Ya ha pasado un año... Mi última visita a un hospital (espero que sea realmente la última) fue una mezcolanza de experiencias: el dolor insoportable, las ventajas de faltar a la oficina varios días, la incomodidad de las intravenosas... y las enfermeras... Sobre el dolor podría hacer un ensayo entero. Bastará con decir que, por esos días, cargaba el terrible peso de un corazón recientemente roto, esa sombra que a uno lo persigue a todos lados, le roba la sonrisa y se antepone a cualquier sensación o sentimiento. Pero, como dijo sabiamente mi Padawan, no hay dolor del corazón que se compare al de una rodilla rota o, en mi caso, al de un intestino rebelde. De la oficina y las intravenosas tal vez hable algún otro rato, pero de las enfermeras...

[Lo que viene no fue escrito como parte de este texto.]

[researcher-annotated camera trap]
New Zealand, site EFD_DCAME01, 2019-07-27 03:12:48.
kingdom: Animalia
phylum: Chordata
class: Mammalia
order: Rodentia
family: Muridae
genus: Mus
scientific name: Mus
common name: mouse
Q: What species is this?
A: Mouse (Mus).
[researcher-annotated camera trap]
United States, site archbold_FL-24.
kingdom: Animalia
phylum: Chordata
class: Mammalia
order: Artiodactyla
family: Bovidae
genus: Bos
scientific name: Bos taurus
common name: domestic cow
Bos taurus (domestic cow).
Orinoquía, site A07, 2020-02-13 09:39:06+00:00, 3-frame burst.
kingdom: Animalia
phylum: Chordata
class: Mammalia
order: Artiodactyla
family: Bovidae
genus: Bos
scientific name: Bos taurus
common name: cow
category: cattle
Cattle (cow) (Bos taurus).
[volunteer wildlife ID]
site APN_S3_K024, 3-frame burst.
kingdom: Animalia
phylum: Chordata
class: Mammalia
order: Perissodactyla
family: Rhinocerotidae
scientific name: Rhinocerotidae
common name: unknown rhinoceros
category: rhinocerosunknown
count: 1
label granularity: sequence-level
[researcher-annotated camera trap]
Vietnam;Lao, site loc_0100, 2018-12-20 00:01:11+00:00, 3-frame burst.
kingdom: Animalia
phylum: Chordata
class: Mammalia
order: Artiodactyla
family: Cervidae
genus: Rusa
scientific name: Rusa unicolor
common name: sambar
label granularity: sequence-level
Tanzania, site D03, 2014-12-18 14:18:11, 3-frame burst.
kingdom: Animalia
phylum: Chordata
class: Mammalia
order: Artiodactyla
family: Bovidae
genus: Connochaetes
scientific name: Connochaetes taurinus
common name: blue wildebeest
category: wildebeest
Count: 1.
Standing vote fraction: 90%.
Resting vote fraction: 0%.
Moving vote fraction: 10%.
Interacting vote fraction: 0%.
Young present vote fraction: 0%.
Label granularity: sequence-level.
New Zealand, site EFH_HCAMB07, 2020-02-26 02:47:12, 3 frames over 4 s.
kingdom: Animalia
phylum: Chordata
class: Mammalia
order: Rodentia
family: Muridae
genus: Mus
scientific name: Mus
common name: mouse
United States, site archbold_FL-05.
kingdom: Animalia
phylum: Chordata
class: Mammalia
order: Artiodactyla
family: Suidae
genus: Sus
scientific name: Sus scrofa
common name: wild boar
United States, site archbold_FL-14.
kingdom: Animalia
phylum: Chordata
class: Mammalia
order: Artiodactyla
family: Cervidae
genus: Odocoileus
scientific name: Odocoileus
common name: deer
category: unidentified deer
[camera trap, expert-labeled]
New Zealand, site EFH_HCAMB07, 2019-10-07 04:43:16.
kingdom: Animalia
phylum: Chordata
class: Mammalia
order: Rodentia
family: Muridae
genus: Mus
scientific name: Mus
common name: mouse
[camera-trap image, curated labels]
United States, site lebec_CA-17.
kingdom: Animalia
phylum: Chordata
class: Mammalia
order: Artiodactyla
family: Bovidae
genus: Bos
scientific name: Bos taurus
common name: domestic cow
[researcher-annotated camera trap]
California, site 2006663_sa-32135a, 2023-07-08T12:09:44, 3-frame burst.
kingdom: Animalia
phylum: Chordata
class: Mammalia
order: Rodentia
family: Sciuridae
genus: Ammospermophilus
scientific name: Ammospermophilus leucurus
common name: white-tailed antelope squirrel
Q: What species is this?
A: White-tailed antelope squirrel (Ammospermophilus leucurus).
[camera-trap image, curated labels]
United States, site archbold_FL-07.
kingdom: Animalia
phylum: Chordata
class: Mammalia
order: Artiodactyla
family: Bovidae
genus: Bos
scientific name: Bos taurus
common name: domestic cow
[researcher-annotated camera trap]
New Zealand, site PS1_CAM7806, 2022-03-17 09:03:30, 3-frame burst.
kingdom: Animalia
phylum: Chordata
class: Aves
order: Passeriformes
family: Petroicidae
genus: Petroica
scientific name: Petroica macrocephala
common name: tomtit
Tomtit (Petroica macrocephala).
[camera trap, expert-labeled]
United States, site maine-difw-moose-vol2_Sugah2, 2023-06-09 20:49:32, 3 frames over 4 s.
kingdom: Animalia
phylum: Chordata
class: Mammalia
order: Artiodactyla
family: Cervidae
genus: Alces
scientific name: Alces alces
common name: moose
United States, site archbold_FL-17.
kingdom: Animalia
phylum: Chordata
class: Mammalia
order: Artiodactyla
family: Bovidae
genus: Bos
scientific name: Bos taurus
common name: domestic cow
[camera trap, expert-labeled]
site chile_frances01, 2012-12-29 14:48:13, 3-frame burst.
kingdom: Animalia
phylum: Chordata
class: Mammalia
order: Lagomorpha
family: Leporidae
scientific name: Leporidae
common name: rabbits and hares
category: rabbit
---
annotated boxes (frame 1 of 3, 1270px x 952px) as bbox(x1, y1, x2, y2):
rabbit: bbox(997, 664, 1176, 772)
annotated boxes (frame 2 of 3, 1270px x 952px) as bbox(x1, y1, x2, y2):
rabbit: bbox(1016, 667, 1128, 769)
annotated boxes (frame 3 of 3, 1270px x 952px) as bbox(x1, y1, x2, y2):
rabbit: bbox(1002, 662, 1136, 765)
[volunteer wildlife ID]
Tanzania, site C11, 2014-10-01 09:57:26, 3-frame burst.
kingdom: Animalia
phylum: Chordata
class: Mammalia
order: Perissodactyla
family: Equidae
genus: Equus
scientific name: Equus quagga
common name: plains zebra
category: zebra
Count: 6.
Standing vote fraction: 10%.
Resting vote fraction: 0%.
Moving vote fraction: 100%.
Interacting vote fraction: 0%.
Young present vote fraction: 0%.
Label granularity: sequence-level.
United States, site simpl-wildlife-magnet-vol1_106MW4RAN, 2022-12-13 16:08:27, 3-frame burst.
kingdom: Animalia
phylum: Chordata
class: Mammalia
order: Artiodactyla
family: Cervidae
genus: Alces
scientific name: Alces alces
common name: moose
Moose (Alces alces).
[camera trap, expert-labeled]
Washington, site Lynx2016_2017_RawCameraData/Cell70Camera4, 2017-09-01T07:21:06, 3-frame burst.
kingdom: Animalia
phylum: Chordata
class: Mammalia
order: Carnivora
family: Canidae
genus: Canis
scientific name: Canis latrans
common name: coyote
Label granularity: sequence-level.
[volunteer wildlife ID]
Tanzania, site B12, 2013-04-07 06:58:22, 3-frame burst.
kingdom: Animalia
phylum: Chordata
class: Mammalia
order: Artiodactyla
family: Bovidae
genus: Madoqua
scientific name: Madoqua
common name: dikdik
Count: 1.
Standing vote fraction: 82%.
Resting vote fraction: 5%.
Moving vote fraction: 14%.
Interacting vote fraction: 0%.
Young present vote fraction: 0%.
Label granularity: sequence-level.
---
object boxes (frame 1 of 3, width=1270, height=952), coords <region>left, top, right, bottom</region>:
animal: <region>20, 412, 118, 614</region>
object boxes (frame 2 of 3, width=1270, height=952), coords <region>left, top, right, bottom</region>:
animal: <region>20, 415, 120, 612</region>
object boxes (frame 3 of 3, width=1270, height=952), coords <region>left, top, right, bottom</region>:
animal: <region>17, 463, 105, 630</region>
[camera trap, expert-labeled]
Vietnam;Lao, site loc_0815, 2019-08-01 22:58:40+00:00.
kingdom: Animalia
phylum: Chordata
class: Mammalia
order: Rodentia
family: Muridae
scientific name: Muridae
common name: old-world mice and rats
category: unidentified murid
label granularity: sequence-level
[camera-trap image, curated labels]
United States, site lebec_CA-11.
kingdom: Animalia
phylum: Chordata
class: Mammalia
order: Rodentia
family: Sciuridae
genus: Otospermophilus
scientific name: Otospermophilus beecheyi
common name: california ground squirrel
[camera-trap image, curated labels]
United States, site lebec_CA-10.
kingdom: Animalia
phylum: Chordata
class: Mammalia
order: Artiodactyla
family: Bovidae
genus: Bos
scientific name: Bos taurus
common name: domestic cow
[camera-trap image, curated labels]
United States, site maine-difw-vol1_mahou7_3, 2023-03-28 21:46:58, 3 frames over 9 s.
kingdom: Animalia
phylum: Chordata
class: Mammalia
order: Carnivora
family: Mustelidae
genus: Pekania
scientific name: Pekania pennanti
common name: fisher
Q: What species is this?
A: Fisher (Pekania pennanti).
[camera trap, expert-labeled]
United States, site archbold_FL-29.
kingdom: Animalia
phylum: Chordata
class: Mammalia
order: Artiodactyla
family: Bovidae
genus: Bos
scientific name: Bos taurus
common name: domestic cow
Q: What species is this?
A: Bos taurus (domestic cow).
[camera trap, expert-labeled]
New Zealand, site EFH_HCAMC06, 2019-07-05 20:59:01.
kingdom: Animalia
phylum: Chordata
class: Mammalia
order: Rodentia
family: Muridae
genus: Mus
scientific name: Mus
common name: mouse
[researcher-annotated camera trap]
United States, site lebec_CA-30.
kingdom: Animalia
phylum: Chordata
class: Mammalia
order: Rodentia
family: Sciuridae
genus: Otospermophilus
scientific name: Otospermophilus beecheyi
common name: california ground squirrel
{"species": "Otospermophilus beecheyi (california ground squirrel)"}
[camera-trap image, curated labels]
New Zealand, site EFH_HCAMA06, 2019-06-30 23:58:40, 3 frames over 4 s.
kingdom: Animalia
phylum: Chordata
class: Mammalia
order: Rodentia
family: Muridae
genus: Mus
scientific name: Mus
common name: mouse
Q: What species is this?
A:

Cierto es que el dolor y las drogas me sacaron de la realidad, pero también es cierto que no había nada más real que esas enfermeras. Mujeres contundentes y forradas de blanco, hacían su trabajo como quien lo ha venido haciendo por siglos. Sus cabellos recogidos dejaban ver esos rostros casi inexpresivos mientras movían su inmensa humanidad con exasperante parsimonia. Si se necesitaba manipular algo detrás del espaldar de la cama, se movían como en cámara lenta, se inclinaban sobre mí, poniéndome sus descomunales pechos encima, todo con tal de dejarme “confortablemente instalado”. Tal vez su interés en la mejora del paciente les llevaba a olvidar el recato y bañarnos, un poco con su sudor, un poco con ese perfume de difícil categorización.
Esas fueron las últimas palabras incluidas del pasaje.